[Written request] Nothing but the lines from the one containing "How far is the white" to the end of the data should be returned, each exactly as written.

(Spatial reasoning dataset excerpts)
-------------------------
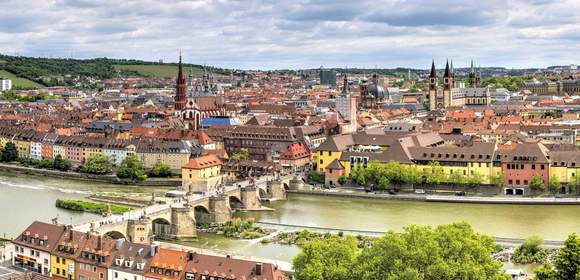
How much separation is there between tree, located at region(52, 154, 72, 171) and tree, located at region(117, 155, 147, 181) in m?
5.89

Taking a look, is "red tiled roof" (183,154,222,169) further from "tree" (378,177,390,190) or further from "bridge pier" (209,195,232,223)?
"tree" (378,177,390,190)

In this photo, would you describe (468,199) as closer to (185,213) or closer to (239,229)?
(239,229)

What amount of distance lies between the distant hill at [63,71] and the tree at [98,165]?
9207cm

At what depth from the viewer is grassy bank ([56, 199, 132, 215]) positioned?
39.8 meters

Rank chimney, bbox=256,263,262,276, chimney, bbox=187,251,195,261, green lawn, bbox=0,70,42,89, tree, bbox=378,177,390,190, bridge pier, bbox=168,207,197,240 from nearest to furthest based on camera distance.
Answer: chimney, bbox=256,263,262,276 → chimney, bbox=187,251,195,261 → bridge pier, bbox=168,207,197,240 → tree, bbox=378,177,390,190 → green lawn, bbox=0,70,42,89

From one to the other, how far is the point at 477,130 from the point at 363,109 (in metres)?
28.9

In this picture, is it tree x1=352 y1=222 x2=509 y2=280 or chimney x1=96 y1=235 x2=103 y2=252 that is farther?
chimney x1=96 y1=235 x2=103 y2=252

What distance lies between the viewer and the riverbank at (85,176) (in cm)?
5166

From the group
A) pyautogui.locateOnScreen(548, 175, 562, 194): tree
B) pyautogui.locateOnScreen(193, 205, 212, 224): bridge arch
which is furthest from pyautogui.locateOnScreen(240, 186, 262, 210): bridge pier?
pyautogui.locateOnScreen(548, 175, 562, 194): tree

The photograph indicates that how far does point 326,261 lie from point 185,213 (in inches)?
577

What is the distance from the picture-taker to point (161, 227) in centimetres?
3591

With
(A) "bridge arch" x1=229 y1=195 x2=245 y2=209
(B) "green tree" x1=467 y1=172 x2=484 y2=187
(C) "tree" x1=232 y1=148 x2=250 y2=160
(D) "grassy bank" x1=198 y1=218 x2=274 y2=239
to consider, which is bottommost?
(D) "grassy bank" x1=198 y1=218 x2=274 y2=239

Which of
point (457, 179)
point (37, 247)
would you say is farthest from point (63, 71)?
point (37, 247)

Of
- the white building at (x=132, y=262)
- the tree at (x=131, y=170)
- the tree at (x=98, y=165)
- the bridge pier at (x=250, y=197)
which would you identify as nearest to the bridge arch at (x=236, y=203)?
the bridge pier at (x=250, y=197)
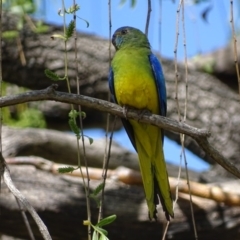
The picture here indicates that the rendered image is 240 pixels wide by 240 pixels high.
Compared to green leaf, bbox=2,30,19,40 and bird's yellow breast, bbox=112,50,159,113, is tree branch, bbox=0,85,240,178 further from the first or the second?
green leaf, bbox=2,30,19,40

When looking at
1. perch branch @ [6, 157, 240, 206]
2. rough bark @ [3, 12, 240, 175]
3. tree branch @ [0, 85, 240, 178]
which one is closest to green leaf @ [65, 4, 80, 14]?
tree branch @ [0, 85, 240, 178]

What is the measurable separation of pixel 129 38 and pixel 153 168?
104 cm

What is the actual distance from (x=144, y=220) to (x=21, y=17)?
6.64 feet

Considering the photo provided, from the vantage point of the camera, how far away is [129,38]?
4.23 metres

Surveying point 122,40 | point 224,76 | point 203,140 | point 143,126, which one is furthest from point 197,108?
point 203,140

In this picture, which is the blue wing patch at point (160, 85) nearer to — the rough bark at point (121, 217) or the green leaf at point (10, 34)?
the rough bark at point (121, 217)

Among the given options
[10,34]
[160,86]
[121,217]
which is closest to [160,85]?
[160,86]

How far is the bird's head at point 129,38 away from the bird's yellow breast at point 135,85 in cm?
27

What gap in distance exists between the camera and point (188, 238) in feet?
13.7

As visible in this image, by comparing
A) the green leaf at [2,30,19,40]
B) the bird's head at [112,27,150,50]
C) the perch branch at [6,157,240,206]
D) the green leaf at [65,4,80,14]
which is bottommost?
the perch branch at [6,157,240,206]

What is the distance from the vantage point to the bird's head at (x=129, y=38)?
164 inches

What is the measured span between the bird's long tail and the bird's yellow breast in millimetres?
132

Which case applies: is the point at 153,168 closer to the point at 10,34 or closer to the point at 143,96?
the point at 143,96

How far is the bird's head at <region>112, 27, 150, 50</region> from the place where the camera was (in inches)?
164
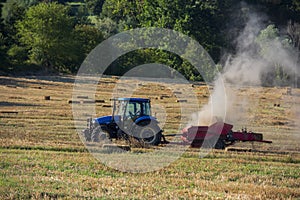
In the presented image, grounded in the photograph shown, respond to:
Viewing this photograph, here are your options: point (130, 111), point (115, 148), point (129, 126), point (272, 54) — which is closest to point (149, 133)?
point (129, 126)

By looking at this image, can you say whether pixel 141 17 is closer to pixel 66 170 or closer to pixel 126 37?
pixel 126 37

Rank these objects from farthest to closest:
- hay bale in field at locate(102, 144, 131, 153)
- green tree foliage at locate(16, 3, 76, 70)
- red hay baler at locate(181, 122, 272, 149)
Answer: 1. green tree foliage at locate(16, 3, 76, 70)
2. red hay baler at locate(181, 122, 272, 149)
3. hay bale in field at locate(102, 144, 131, 153)

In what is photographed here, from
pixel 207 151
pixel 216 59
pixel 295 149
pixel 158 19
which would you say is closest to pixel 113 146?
pixel 207 151

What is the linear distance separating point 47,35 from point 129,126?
162 feet

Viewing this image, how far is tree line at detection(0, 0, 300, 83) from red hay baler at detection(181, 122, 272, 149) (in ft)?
124

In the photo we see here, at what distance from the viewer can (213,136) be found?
21.6 meters

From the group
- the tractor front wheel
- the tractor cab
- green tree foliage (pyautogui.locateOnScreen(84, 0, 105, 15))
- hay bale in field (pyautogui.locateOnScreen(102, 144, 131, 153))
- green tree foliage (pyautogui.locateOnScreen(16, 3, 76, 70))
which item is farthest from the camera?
green tree foliage (pyautogui.locateOnScreen(84, 0, 105, 15))

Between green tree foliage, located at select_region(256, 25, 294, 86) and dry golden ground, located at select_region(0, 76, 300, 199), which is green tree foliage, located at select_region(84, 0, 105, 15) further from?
dry golden ground, located at select_region(0, 76, 300, 199)

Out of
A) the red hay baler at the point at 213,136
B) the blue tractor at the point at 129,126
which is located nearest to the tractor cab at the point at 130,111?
the blue tractor at the point at 129,126

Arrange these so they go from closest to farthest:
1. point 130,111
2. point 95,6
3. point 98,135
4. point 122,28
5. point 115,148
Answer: point 115,148, point 98,135, point 130,111, point 122,28, point 95,6

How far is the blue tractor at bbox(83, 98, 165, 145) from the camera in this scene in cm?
2109

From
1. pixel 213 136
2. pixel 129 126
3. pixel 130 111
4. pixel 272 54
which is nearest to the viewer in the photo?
pixel 129 126

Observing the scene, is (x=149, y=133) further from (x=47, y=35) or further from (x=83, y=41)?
(x=83, y=41)

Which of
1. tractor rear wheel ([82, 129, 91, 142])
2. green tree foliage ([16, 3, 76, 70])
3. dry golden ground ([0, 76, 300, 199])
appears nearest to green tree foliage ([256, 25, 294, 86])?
green tree foliage ([16, 3, 76, 70])
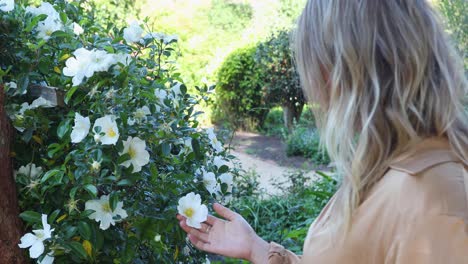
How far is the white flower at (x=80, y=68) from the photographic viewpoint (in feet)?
4.29

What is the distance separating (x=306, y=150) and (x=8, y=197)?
265 inches

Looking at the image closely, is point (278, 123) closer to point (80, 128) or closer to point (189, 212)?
point (189, 212)

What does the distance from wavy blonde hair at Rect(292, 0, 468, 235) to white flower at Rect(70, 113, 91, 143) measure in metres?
0.53

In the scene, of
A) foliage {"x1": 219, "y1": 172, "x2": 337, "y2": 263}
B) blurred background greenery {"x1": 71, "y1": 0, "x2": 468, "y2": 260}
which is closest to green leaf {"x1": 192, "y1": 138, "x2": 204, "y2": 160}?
foliage {"x1": 219, "y1": 172, "x2": 337, "y2": 263}

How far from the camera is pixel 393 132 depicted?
1060 millimetres

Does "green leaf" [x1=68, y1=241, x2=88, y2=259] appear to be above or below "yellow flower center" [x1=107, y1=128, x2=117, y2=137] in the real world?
below

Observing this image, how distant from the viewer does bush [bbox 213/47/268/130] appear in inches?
374

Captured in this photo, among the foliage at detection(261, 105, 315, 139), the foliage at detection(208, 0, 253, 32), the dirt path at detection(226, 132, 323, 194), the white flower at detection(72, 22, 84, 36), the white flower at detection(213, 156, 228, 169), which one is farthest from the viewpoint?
the foliage at detection(208, 0, 253, 32)

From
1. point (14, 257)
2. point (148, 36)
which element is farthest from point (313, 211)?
point (14, 257)

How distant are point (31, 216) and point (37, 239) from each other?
59 mm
-------------------------
[Correct output]
How far is the white flower at (x=80, y=68) from the photographic viewpoint (in feet)?
4.29

What is the distance separating (x=306, y=150) and (x=8, y=197)?
265 inches

Looking at the image closely, is point (278, 123) closer to point (80, 128) or closer to point (189, 212)?
point (189, 212)

What does the distance from wavy blonde hair at Rect(292, 0, 468, 235) to white flower at Rect(70, 113, 91, 143) measure in metres?
0.53

In the scene, of
A) foliage {"x1": 219, "y1": 172, "x2": 337, "y2": 263}
B) blurred background greenery {"x1": 71, "y1": 0, "x2": 468, "y2": 260}
which is closest to green leaf {"x1": 192, "y1": 138, "x2": 204, "y2": 160}?
foliage {"x1": 219, "y1": 172, "x2": 337, "y2": 263}

How far from the camera is pixel 393 132 depicted?
1060 millimetres

Does "green leaf" [x1=68, y1=241, x2=88, y2=259] appear to be above or below "yellow flower center" [x1=107, y1=128, x2=117, y2=137] in the real world?
below

Observing this image, how distant from the viewer does bush [bbox 213/47/268/130] appear in inches?
374

Captured in this photo, among the foliage at detection(261, 105, 315, 139), the foliage at detection(208, 0, 253, 32), the dirt path at detection(226, 132, 323, 194), the white flower at detection(72, 22, 84, 36), the white flower at detection(213, 156, 228, 169), which one is farthest from the viewpoint?
the foliage at detection(208, 0, 253, 32)

From
1. point (14, 257)
2. point (148, 36)
which element is farthest from point (313, 211)?
point (14, 257)

How distant are point (31, 216) and point (37, 239) from each other?
59 mm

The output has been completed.